Mira Avrech, Israel’s most famous gossip columnist, later told me a secret that pleased me: When she was hired by the paper to write a column on society and politics, the Old Man recommended that she
read my “Sparks” for inspiration. And so I found out that I had at least one reader in Israel.

I had one in France as well. Dana, an Israeli woman of Romanian origin, worked with my friend Shlomo Friedrich. She had many suitors, whom she attracted and discarded with great frequency. Hers was a quick and stinging intelligence, and she had lots of charm. I didn’t dare pursue her; it would have been hopeless. I was therefore content with her company. She had a bawdy sense of humor that would have made a regiment of soldiers blush. She had opinions on everything and hated being contradicted. I loved the fact that she enjoyed my articles and sometimes invited me to share her meals in a small restaurant near the Grands Boulevards. She was almost as broke as I was, but the “almost” made all the difference. She often acted as my banker, helping me make it to the next payday.
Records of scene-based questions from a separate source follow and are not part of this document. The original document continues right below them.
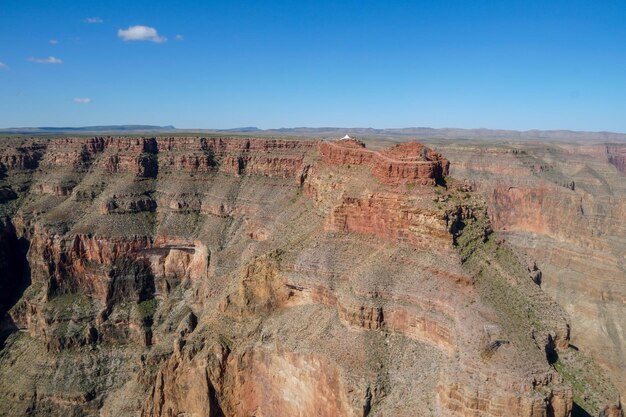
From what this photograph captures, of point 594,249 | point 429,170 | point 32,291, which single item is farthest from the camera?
point 594,249

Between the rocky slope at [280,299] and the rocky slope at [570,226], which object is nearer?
the rocky slope at [280,299]

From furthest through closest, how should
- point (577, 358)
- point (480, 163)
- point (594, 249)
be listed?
point (480, 163) → point (594, 249) → point (577, 358)

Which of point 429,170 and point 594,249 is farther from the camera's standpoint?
point 594,249

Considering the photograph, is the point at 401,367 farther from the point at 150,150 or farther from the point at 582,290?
the point at 150,150

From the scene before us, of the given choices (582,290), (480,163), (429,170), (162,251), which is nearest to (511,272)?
(429,170)

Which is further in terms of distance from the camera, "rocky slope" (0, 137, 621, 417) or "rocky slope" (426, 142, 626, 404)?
"rocky slope" (426, 142, 626, 404)

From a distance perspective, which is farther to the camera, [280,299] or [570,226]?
[570,226]

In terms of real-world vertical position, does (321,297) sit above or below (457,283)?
below

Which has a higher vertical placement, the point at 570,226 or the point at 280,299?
the point at 280,299
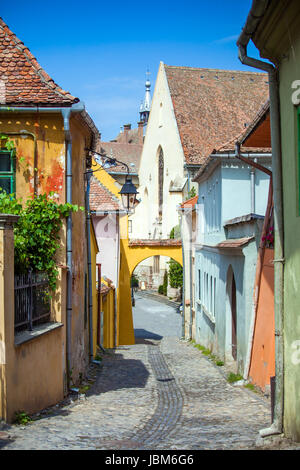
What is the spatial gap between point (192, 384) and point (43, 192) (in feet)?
18.3

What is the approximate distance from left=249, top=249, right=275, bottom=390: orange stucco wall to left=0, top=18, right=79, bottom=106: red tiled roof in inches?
187

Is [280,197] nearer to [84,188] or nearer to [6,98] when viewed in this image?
[6,98]

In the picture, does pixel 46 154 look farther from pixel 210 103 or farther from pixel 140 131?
pixel 140 131

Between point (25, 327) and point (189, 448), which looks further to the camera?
point (25, 327)

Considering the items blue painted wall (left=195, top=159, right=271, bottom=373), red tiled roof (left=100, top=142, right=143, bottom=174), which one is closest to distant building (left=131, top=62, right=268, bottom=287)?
blue painted wall (left=195, top=159, right=271, bottom=373)

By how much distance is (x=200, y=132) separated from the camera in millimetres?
40031

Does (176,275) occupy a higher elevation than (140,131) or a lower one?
lower

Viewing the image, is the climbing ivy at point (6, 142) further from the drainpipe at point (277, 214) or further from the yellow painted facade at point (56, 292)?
the drainpipe at point (277, 214)

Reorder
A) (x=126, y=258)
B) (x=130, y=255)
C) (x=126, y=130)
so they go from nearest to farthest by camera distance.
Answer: (x=126, y=258)
(x=130, y=255)
(x=126, y=130)

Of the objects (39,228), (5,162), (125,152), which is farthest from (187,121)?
(125,152)

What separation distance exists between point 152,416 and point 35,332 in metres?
2.20

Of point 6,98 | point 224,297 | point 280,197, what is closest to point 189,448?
point 280,197

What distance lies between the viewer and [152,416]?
9812mm
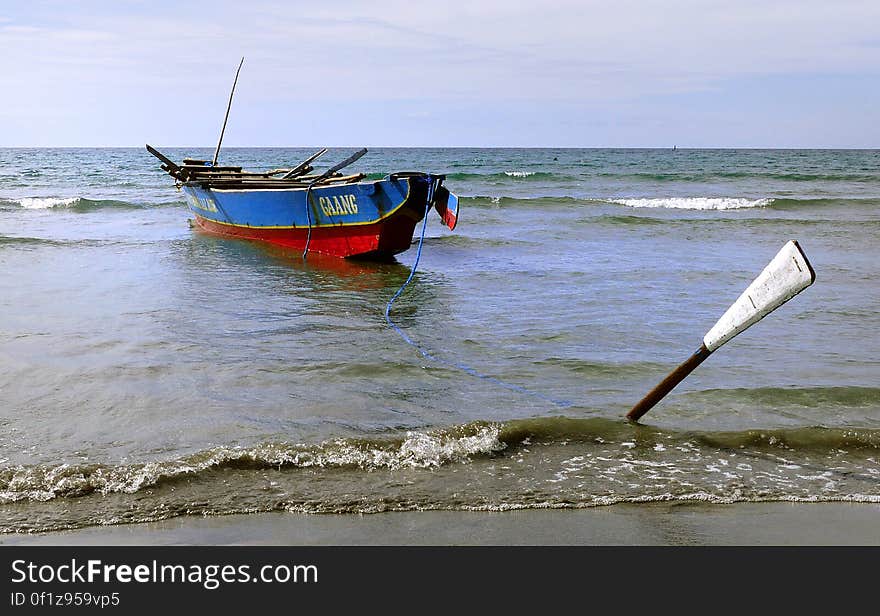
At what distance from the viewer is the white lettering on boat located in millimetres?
12750

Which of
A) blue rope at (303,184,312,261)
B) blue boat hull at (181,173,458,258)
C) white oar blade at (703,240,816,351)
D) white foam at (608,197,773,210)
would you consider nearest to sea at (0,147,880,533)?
A: blue rope at (303,184,312,261)

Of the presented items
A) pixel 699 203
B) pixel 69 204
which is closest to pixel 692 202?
pixel 699 203

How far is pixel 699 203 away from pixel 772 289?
2342 cm

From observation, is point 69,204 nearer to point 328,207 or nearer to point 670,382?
point 328,207

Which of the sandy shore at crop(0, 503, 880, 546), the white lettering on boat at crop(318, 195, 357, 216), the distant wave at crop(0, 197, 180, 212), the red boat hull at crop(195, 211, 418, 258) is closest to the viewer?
the sandy shore at crop(0, 503, 880, 546)

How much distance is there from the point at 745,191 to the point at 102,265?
1016 inches

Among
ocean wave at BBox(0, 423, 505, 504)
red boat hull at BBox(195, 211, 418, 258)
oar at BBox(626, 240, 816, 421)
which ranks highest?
oar at BBox(626, 240, 816, 421)

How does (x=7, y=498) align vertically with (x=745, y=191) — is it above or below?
below

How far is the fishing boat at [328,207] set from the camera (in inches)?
478

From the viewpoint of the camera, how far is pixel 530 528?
3.86 m

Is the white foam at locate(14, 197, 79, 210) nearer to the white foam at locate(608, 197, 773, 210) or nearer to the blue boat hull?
the blue boat hull
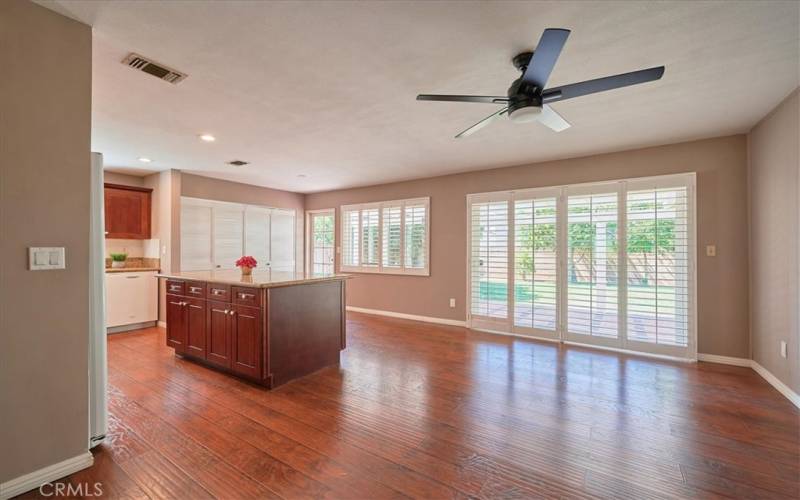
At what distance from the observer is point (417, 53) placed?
2135mm

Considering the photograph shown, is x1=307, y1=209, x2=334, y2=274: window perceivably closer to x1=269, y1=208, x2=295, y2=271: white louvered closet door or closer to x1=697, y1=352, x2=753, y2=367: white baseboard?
x1=269, y1=208, x2=295, y2=271: white louvered closet door

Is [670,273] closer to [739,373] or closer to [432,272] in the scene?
[739,373]

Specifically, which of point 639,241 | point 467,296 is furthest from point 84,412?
point 639,241

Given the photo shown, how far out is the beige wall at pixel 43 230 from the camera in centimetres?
165

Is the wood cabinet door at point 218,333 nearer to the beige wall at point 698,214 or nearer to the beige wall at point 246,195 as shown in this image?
the beige wall at point 246,195

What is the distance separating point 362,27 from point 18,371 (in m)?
2.50

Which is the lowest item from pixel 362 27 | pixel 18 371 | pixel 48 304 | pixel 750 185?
pixel 18 371

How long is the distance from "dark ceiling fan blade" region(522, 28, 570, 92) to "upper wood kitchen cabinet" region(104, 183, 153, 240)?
19.8 ft

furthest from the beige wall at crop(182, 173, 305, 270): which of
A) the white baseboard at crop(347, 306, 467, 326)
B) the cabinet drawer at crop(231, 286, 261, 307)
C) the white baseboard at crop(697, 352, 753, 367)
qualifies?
the white baseboard at crop(697, 352, 753, 367)

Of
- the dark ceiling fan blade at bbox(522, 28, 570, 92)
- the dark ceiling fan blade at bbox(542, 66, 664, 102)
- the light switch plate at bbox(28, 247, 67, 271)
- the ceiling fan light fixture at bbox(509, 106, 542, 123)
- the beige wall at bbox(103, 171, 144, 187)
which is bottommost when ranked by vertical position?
the light switch plate at bbox(28, 247, 67, 271)

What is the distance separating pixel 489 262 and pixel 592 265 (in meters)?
1.34

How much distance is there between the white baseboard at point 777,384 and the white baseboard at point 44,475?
16.2ft

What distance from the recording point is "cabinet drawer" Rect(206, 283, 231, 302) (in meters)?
3.22

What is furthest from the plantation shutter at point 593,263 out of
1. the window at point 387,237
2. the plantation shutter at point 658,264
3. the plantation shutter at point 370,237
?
the plantation shutter at point 370,237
It was around that time that I saw Rachel Mintz again, the poet who had recited Yiddish verses for us in Écouis. She wanted to see me, and when I asked why, she told me it was “personal.”

She lived not far away, near the Place de la République, in a small, well-appointed apartment filled with books and flowers. There was a samovar on the table. As I looked at her, the thought crossed my mind that she must once have been very beautiful.

“I’ve been reading your articles,” she told me. “Some are good. You will be a writer. That’s why I phoned you.”

I waited to find out more about her intentions.

“I want to ask you a favor,” she continued. “But you have to promise me you’ll say yes.”

A strange request, but what did I have to lose? I replied with a phrase from the Book of Esther: “Ask for half my kingdom and it shall be yours.”

“This favor is rather more modest,” she said with a smile. “All I want is for you to listen to me, then write, and then publish. But not until after my death.”

My mind raced ahead while she stared at me calmly, waiting for my answer.

“Madame Mintz,” I said, “I promise you the second half of the kingdom.”

“Good,” she said. “Then listen …”

She began to tell me of her love affair with Nikos Kazantzakis in Berlin after the First World War, how they had met in an archaeological museum filled with Egyptian statues. “Nikos was convinced I was a
reincarnation of Nefertiti,” Rachel said. “He thought I looked like her.”